Хэл висел на вантах грот-мачты, на выгодной точке, откуда мог наблюдать за отцом. Но то, что он говорил, вряд ли имело смысл для Хэла, хотя он и осознавал смутно, что, похоже, они захватили сегодня один из величайших призов, когда-либо достававшихся английским морякам за время всей этой войны с Голландией. Хэл ощущал головокружение, был рассеян и не мог сосредоточиться ни на чем, кроме величайшего сокровища, которое он захватил с помощью своей сабли и которое теперь скромно сидело позади его отца, опекаемое горничной. Рыцарь сэр Фрэнсис поставил на палубе для жены губернатора одно из резных кресел с подушками из капитанской каюты. И теперь Петрус ван де Вельде стоял рядом с женой, безупречно одетый, в парике, украшенный лентами, и его огромная грудь была увешана многочисленными знаками его чина.

Хэл, к собственному удивлению, обнаружил, что отчаянно ненавидит этого человека, и жалел о том, что не проткнул его саблей, когда тот выполз из-под кровати, и не сделал этого прекрасного ангела, его жену, вдовой.

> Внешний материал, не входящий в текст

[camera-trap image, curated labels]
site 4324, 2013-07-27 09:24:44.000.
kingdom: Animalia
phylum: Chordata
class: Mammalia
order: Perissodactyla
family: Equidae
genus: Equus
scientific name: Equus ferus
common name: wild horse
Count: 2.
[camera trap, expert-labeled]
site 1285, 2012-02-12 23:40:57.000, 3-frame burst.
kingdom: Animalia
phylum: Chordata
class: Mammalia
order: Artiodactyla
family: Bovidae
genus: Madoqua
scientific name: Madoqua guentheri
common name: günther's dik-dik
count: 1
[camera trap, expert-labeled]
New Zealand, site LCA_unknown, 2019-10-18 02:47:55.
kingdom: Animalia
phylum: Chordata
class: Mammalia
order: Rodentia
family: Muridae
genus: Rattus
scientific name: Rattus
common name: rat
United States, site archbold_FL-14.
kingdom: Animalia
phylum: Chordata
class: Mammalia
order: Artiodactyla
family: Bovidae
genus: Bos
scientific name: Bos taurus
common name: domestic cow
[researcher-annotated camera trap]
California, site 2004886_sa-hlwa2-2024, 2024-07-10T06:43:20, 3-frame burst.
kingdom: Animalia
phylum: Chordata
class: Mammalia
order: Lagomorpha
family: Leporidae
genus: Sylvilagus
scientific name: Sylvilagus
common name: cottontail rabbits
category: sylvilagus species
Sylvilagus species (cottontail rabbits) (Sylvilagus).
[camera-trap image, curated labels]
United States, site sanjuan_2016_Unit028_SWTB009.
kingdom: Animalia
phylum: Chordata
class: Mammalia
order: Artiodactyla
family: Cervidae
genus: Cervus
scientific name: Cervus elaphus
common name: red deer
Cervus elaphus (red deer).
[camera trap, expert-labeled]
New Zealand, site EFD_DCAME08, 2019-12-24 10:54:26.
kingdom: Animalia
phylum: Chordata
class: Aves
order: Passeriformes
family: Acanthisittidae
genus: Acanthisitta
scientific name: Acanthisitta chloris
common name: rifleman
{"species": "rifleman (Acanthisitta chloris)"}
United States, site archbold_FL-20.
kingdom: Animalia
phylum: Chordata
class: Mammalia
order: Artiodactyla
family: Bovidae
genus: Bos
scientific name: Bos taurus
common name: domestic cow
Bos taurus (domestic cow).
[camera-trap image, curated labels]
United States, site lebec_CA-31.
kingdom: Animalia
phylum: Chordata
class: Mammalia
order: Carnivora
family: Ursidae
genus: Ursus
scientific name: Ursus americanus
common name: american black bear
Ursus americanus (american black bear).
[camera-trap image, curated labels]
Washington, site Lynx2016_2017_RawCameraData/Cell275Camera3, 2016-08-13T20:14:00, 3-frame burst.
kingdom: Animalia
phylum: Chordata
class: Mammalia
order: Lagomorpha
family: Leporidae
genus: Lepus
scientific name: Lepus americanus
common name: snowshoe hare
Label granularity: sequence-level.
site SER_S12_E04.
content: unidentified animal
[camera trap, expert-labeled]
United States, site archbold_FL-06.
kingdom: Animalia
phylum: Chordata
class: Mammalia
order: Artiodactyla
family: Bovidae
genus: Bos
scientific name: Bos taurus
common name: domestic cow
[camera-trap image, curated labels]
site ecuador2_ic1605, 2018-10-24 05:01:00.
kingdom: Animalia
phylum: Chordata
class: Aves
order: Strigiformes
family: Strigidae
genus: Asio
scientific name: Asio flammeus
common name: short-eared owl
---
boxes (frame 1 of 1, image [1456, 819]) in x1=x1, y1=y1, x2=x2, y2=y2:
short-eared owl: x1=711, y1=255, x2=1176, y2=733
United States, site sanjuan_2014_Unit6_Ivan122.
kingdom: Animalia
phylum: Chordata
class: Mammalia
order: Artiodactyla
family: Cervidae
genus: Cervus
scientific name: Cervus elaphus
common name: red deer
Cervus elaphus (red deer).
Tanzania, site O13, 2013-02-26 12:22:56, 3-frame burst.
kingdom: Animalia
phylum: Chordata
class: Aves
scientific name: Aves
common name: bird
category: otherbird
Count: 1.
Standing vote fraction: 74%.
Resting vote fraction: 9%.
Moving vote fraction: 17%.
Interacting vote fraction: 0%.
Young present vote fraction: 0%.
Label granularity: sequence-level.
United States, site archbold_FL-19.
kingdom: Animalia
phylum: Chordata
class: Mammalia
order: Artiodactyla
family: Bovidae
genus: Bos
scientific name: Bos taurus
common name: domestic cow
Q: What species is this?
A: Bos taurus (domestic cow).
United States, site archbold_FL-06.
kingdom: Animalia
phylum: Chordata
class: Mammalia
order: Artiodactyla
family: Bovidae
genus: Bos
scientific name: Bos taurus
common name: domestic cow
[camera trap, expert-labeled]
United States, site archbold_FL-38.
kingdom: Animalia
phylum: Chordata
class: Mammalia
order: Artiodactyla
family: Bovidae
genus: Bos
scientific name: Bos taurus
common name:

Хэл воображал, что посвятит свою жизнь тому, чтобы изображать Ланселота при Гиневре. Он видел себя покорно исполняющим ее желания и при этом воодушевленно совершающим доблестные подвиги в честь чистой любви к ней. По ее приказу он мог даже отправиться на поиски Священного Грааля, найти его и положить священную реликвию в ее прекрасные белые ручки. Хэл вздрогнул от удовольствия при этой мысли и снова с нежной тоской уставился на Катинку.

Пока Хэл грезил наяву, церемония на палубе под ним подошла к концу. За спиной губернатора выстроились голландский капитан и другие пленные офицеры. Полковник Корнелиус Шредер единственный был без шляпы, потому что на его голове красовалась повязка. Несмотря на нанесенный ему Эболи удар, взгляд полковника оставался ясным и незамутненным, а на лице отражалась злоба, когда он слушал, как сэр Фрэнсис читает список трофеев.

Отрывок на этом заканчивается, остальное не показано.